Build by These Winning Plans to Create a Sturdy and Stunning Outdoor Dining Table with Matching Planters of Weather-resistant Cedar

Construct beautiful DIY outdoor furniture--a wooden table and planter boxes--with cedar four-by-fours, two-by-fours, and two-by-sixes. The refined design is simple yet rather elegant for a patio table and planters, despite its stout cedar construction. The table is assembled with invisible biscuit joinery and dressed with a top coat of natural-colored waterproofing that adds gloss and a long life.

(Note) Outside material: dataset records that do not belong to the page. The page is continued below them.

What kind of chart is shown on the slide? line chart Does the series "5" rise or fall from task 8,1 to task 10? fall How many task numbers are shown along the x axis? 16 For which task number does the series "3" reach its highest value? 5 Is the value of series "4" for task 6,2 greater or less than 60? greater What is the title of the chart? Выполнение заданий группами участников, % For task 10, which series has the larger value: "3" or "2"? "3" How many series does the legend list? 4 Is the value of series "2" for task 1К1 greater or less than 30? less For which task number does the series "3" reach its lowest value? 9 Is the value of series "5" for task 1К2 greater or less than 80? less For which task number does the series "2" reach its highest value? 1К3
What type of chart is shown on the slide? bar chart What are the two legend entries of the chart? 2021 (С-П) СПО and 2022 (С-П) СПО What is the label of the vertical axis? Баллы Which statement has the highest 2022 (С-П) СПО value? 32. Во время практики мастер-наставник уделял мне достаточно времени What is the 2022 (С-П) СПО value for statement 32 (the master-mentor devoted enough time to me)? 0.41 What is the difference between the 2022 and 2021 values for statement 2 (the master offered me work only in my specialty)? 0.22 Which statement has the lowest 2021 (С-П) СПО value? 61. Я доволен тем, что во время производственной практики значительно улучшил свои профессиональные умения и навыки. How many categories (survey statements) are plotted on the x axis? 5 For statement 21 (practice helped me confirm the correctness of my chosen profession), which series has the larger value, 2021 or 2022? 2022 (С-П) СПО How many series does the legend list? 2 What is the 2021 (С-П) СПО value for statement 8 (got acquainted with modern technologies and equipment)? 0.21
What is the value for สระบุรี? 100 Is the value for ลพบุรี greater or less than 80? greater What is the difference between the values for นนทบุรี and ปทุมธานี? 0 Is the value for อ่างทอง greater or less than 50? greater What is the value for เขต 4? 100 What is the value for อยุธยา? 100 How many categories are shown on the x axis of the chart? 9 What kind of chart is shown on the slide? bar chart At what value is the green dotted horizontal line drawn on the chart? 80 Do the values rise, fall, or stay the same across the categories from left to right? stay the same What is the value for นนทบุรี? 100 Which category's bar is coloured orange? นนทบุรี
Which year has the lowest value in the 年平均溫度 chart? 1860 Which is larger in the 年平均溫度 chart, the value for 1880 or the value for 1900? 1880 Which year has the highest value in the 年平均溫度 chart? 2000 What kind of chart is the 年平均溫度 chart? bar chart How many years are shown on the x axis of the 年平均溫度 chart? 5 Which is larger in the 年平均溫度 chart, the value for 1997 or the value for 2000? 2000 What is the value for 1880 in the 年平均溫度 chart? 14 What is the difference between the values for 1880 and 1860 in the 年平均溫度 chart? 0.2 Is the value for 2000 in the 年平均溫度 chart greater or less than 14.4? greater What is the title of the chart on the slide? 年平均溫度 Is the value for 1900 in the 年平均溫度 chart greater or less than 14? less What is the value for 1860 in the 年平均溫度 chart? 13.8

Notch out Tenons on Table Legs with a Japanese Handsaw
Step 1

Notch out Tenons on Table Legs with a Japanese Handsaw

Cut table legs. Use a combination square to transfer the thickness and width of a two-by-four table rail to the top of each four-by-four table leg to define cut lines for tenons. Cut out the tenons with a Japanese handsaw.

Pre-drill Countersunk Shank Holes and Assemble Table Rails
Step 2

Pre-drill Countersunk Shank Holes and Assemble Table Rails

Cut two-by-four table rails for a frame and cross rail and pre-drill two equally-spaced countersunk shank holes through each end. Apply glue to joints, assemble and clamp the rails and then secure the joints by driving in screws.

Pre-drill Tenons on Table Legs and Attach to Rails
Step 3

Pre-drill Tenons on Table Legs and Attach to Rails

Bore shank holes through the two outer surfaces of the tenon on each leg. Butt the rails and tenons against each other to form a corner joint. Secure from the inside, driving screws through the tenons into the rails.

Slot Surface Planks and Assemble with Invisible Biscuit Joinery
Step 4

Slot Surface Planks and Assemble with Invisible Biscuit Joinery

Cut double rows of slots with a plate joiner in the ends of two-by-fours and sides of two-by-sixes for the surface planks and frame for the table top. Glue the slots, insert biscuits to join, and clamp them until dry.

Secure Cleats along the Inside of the Table Rails
Step 5

Secure Cleats along the Inside of the Table Rails

Cut strips of wood to install for cleats to support the tabletop. Bore clearance holes on cleats, position, glue, and screw along inside of table frame/rails. The tabletop will be attached in a later step.

Cut Cedar Plugs with Special Bit to Fill Screw Holes
Step 6

Cut Cedar Plugs with Special Bit to Fill Screw Holes

Use a power drill and plug cutter in a portable drill press to cut cedar plugs for filling screw holes. Pop out the cut plug with a chisel, apply glue, and insert while matching grain. Remove excess and sand smooth.

Finish Framing the Tabletop and Secure It to Cleats
Step 7

Finish Framing the Tabletop and Secure It to Cleats

Add two-by-six frame pieces to the long sides of the table top, securing them with biscuit joints at the ends of the short two-by-sixes. Secure tabletop to cleats with screws. Coat the table with exterior wood protector.

Assemble Frames from Two-by-twos for the Planter's Four Sides
Step 8

Assemble Frames from Two-by-twos for the Planter's Four Sides

Construct cedar frames from two-by-twos for the planter boxes' vertical sides. Apply construction adhesive. Attach tongue-and-groove cedar strips, nailing the first through its face and tongue and successive strips through the tongue only.

Attach Planter Box Sides to Legs and Attach Top Planks
Step 9

Attach Planter Box Sides to Legs and Attach Top Planks

Secure sides to legs with construction adhesive and screws, completing a four-sided frame open at top and bottom. Set the planter on its side, positioning top planks and driving screws from the inside through the frame to secure them.

Build a Liner and Fill with Potting Soil and Plants
Step 10

Build a Liner and Fill with Potting Soil and Plants

Build a liner from pressure-treated plywood. Drill drain holes in the bottom and attach handles so the liner can be lifted out. Set liner in planter and cover bottom with landscape fabric. Add good quality potting mix and plants.